▸ **Tasks for this exercise**:
A: Copy, word for word, the stretch of the passage on closure from "Once upon a" through "actually just reliving.".
B: In the passage on closure, what does research from the University of Michigan identify rumination as?
C: List every way of peeking back at the past that the passage on closure gives as an example.

▸ **Excerpt to read**:
╔══

When she told me that, I laughed. The younger me (the curious, slightly insecure version) would’ve probably asked to read them. You know, just to “understand the full story” (classic INFJ excuse). But now? I couldn’t care less.
Because here’s the truth I’ve learned: not every curiosity deserves to be satisfied.
Once upon a time, I thought closure meant knowing everything: why something happened, what someone really felt, what could’ve been. But the older I get, the more I realize that closure doesn’t come from information. It comes from peace. And peace comes from letting the past stay where it belongs: past tense.
We all have that temptation to peek back, don’t we? Whether it’s scrolling through an ex’s Instagram, rereading old messages, or just mentally replaying a chapter that’s already finished. Psychologists call it rumination: the tendency to overthink or dwell on something that’s already happened. According to research from the University of Michigan, rumination is one of the biggest predictors of anxiety and depression, especially among women. It tricks you into thinking you’re processing, when you’re actually just reliving.
And that’s exactly why I smiled and said, “Let it stay there.” Because digging into old love letters (literal or metaphorical) rarely gives you something new. It only reopens what’s already healed.
As Elizabeth Gilbert once wrote in Big Magic, “You are not required to save the world with your creativity. You are only required to share whatever little bit of truth you’ve found.” I think the same applies to our emotional lives. We’re not required to keep re-analyzing the past to prove we’ve learned something. We just need to live differently now. That’s how wisdom quietly announces itself.

╚══

▸ **Provided information**:
╔══

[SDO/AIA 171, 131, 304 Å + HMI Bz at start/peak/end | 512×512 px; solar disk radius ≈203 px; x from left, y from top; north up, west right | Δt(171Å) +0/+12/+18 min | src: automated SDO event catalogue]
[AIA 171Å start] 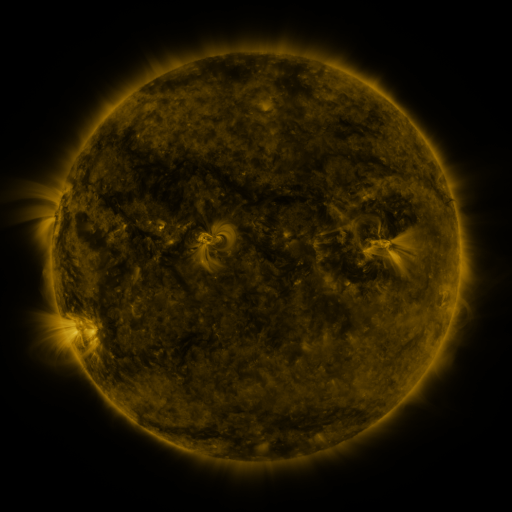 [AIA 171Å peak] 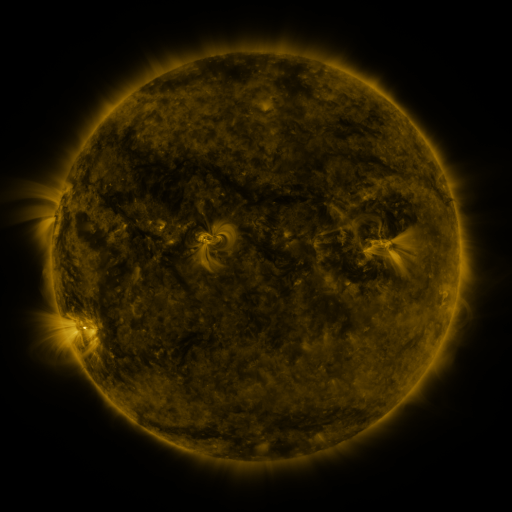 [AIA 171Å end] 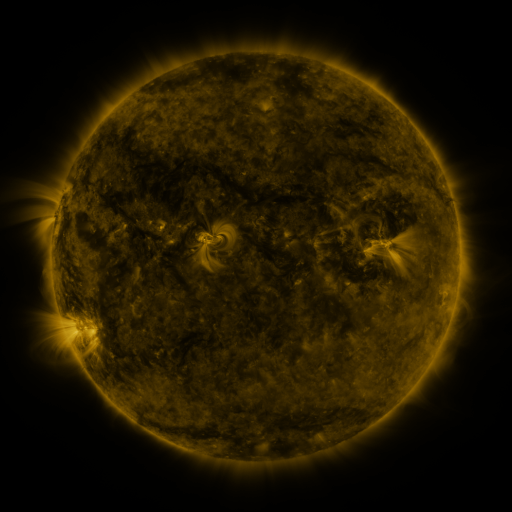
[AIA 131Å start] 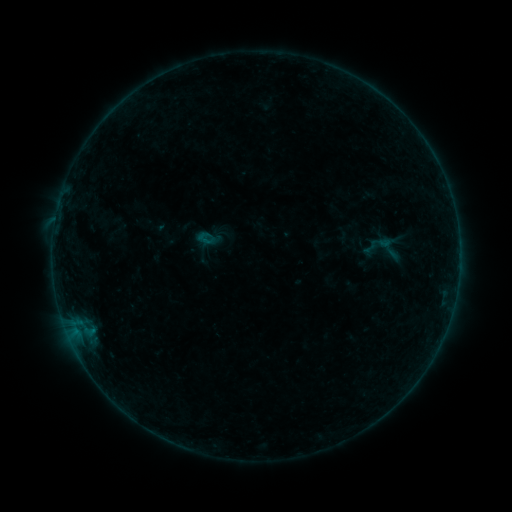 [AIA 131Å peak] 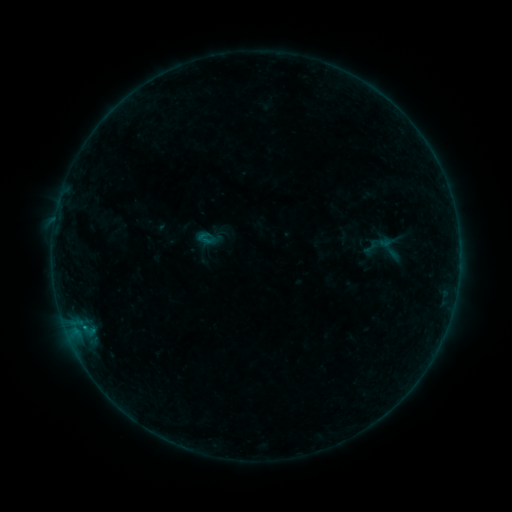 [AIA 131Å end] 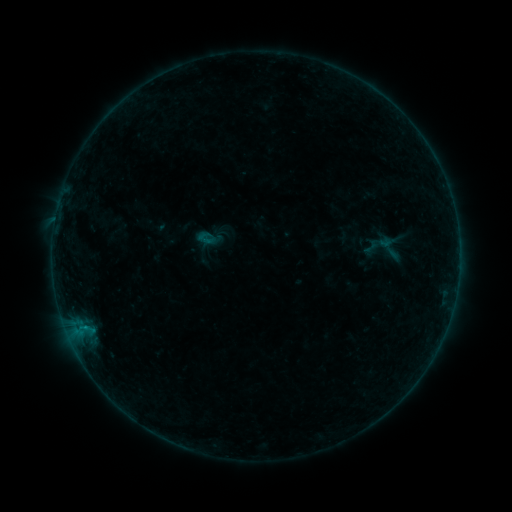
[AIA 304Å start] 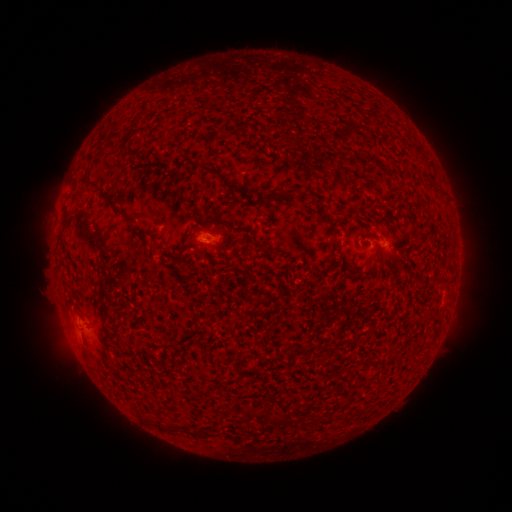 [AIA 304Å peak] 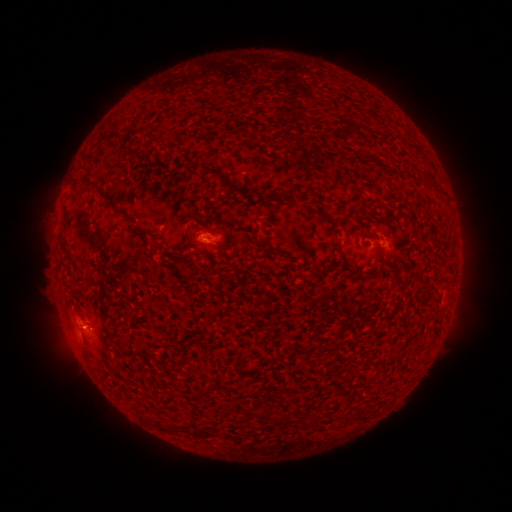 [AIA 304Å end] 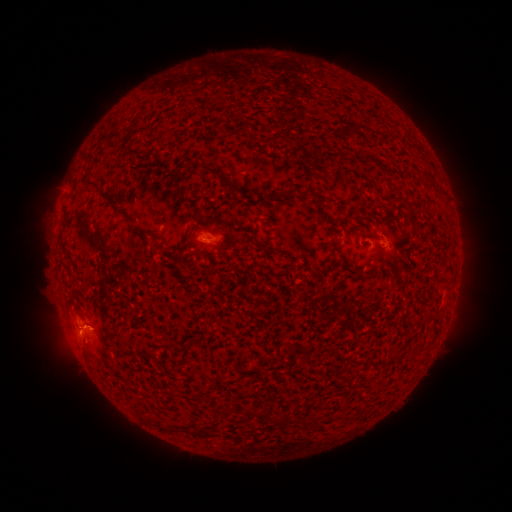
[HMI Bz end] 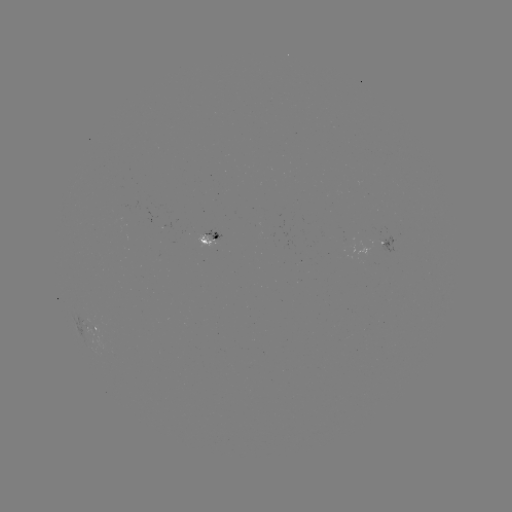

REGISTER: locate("B2.8 flare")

╚══

▸ **Answers for this exercise**:
A:
Once upon a time, I thought closure meant knowing everything: why something happened, what someone really felt, what could’ve been. But the older I get, the more I realize that closure doesn’t come from information. It comes from peace. And peace comes from letting the past stay where it belongs: past tense.
We all have that temptation to peek back, don’t we? Whether it’s scrolling through an ex’s Instagram, rereading old messages, or just mentally replaying a chapter that’s already finished. Psychologists call it rumination: the tendency to overthink or dwell on something that’s already happened. According to research from the University of Michigan, rumination is one of the biggest predictors of anxiety and depression, especially among women. It tricks you into thinking you’re processing, when you’re actually just reliving.

B: One of the biggest predictors of anxiety and depression, especially among women.

C:
- Scrolling through an ex's Instagram
- Rereading old messages
- Mentally replaying a chapter that's already finished